Mind the Gap!

My copy of Community Music at the Boundaries arrived just in time for the virtual book launch live from Canada today. This new publication edited by Dr. Lee Willingham at the Laurier Centre Centre for Community Music in Ontario contains an exciting range of contemporary writers on the subject of Community Music as a practice of ‘boundary walking’, including a chapter of mine entitled ‘Mind the Gap!’ exploring how the widening gap between the haves and the have nots when it comes to cultural resources can at least be partly addressed by bridging the gap between HE study and the real world. Even though I wrote the chapter a couple of years ago as I was leaving Sage Gateshead, its publication is timely at a time when the UK government are seeking to cut resources for Arts in HE, widening both of these gaps still further.

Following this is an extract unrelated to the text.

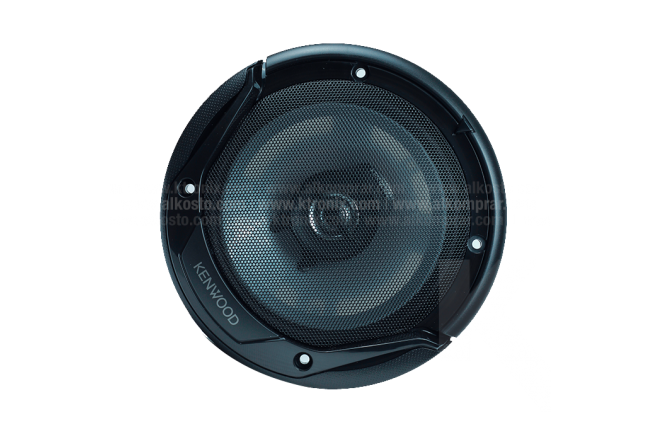 Combo Car Audio KENWOOD KMM112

In the chapter, I question whether cultural institutions are the best placed to address the widening gaps in cultural participation:

As institutions represent the most distinguished forms of capital of the ‘rational community’ of culture, developing more democratic forms of cultural engagement requires them to ‘break’ (Bourdieu et al., 1991) from their own world view to encourage the dissensual voices of the ‘community of those who have nothing in common’ (Lingis, 1994) to contribute to cultural discourse and policy. Either that, or such development has to take place outside of the institution altogether.

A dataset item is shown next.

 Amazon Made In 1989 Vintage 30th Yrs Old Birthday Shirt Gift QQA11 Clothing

Furthermore, in terms of social justice and cultural democracy, it’s the individual rather than the institution which is the site of transformation:

it is the encounter between socially engaged musicians and their various publics – rather than the institutionalised approach per se – which holds the promise of a more democratic participation in cultural life.

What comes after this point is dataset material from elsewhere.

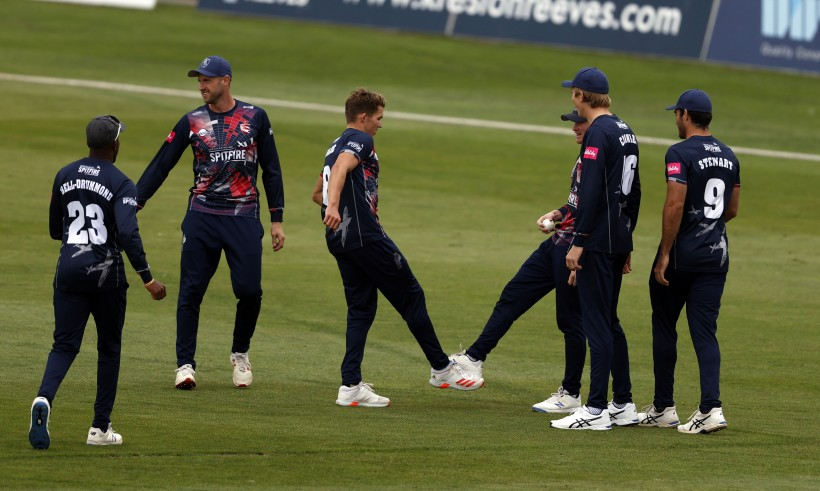 Match Preview: Middlesex vs. Kent Spitfires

 All of which points to the need for…

a shift in cultural policy, to provide more opportunities for individual and groups of artists to bring about the changes in access to cultural participation which are needed to enable every citizen to lead a creative and fulfilling life

 As part of the research for the chapter, I’d coordinated a survey of the Jazz and Community Music graduates of the undergraduate programmes at Sage Gateshead, to better understand how this musical community of practice in the NE of the UK contributes to the cultural life of the region. One of the striking things is how important teaching and facilitation are within these musicians’ professional portfolios:

while the relationship between time spent on different musical activities and income derived from those activities is roughly equal in most cases, for teaching it is significantly higher (47% of income for 34% of activity), suggesting that for these musicians, teaching is an effective means of stabilizing income across a broad portfolio of professional work

 I’m old enough to remember the 1980s when the onset of neoliberalism started to remove the safety nets which had prevented people falling into poverty or deprivation. Even then, as public resources for the Arts dwindled, artists of all disciplines simply found different ways of engaging publics in creative and imaginative ways. For the most part, grass roots practices have survived through the sheer determination and passion of artists to make a difference in the world, with or without government support. Of course we can achieve more if we have the support of public funds, but even without it, socially engaged artists will always commit to working in the gaps and the cracks as part of a commitment to the potential of the Arts to transform people’s lives. Apart from anything else, it’s in the gaps and the cracks that new seeds can take root and start to grow.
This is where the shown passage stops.